## [What is being asked]
Can you reproduce every one of the entries below word for word, without changing anything?

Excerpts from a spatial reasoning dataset
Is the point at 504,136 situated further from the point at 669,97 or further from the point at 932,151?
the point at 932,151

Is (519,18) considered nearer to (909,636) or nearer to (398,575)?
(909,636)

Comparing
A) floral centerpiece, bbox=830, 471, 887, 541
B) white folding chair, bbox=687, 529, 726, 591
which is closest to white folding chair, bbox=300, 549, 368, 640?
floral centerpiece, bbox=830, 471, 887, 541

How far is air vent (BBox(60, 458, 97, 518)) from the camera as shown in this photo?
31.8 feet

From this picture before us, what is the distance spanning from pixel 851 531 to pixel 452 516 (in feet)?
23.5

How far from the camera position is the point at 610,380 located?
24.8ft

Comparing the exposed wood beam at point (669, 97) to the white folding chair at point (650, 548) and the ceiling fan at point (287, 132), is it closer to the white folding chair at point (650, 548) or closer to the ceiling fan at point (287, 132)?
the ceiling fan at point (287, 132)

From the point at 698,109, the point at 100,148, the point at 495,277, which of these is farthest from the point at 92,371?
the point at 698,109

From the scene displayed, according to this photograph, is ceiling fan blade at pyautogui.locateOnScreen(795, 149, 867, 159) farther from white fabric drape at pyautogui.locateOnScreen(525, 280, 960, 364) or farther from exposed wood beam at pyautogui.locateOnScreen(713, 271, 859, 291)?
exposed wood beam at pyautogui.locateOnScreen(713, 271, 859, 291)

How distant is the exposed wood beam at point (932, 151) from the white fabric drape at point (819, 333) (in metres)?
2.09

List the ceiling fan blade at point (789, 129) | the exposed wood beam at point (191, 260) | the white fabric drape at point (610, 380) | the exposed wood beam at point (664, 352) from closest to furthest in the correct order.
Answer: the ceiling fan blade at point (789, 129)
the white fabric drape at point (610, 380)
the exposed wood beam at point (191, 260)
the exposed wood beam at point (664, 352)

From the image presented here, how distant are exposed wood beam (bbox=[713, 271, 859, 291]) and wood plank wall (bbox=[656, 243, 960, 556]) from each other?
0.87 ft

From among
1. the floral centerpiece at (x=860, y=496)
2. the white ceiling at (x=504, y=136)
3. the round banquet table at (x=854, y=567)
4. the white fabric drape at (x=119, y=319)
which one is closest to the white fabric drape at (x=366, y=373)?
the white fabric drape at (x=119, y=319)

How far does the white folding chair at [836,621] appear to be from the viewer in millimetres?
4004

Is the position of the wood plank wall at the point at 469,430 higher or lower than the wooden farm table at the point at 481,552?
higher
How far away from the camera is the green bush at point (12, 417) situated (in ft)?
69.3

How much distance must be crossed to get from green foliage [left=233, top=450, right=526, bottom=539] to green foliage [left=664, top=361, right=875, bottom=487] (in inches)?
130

## [Expected output]
Is the point at 504,136 situated further from the point at 669,97 or further from the point at 932,151?
the point at 932,151

Is (519,18) considered nearer to (909,636) or nearer to (398,575)?
(909,636)

Comparing
A) floral centerpiece, bbox=830, 471, 887, 541
B) white folding chair, bbox=687, 529, 726, 591
which is closest to white folding chair, bbox=300, 549, 368, 640?
floral centerpiece, bbox=830, 471, 887, 541

How far is air vent (BBox(60, 458, 97, 518)) from the camera as shown in this photo?
31.8 feet

From this picture before us, what is the distance spanning from pixel 851 531 to pixel 452 516 (in feet)?
23.5

How far from the camera position is the point at 610,380 located?
24.8ft

Comparing the exposed wood beam at point (669, 97) to the white folding chair at point (650, 548) and the ceiling fan at point (287, 132), is it closer to the white folding chair at point (650, 548) or closer to the ceiling fan at point (287, 132)?
the ceiling fan at point (287, 132)

From the point at 698,109, the point at 100,148, the point at 495,277, which of these is farthest from the point at 92,371?
the point at 698,109

From the scene displayed, according to this photograph, is ceiling fan blade at pyautogui.locateOnScreen(795, 149, 867, 159) farther from white fabric drape at pyautogui.locateOnScreen(525, 280, 960, 364) or farther from exposed wood beam at pyautogui.locateOnScreen(713, 271, 859, 291)?
exposed wood beam at pyautogui.locateOnScreen(713, 271, 859, 291)

How distant is the exposed wood beam at point (932, 151) from the white fabric drape at point (819, 333) (in metres)?
2.09

List the ceiling fan blade at point (789, 129) | the exposed wood beam at point (191, 260) | the white fabric drape at point (610, 380) | the exposed wood beam at point (664, 352) from closest to furthest in the correct order.
Answer: the ceiling fan blade at point (789, 129)
the white fabric drape at point (610, 380)
the exposed wood beam at point (191, 260)
the exposed wood beam at point (664, 352)

From the image presented here, how distant are exposed wood beam (bbox=[713, 271, 859, 291]) and wood plank wall (bbox=[656, 243, 960, 556]) from each other?
0.87 ft

From among
1. the floral centerpiece at (x=860, y=496)
2. the white ceiling at (x=504, y=136)
3. the round banquet table at (x=854, y=567)
4. the white fabric drape at (x=119, y=319)
which one is closest to the white fabric drape at (x=366, y=373)?
the white fabric drape at (x=119, y=319)

How far does the white folding chair at [836,621] appear to be from the viewer in millimetres?
4004

Is the position of the wood plank wall at the point at 469,430 higher or lower than the wooden farm table at the point at 481,552?
higher
How far away from the camera is the green bush at point (12, 417) situated (in ft)?
69.3

How much distance must be crossed to get from green foliage [left=233, top=450, right=526, bottom=539] to green foliage [left=664, top=361, right=875, bottom=487] (in inches)?
130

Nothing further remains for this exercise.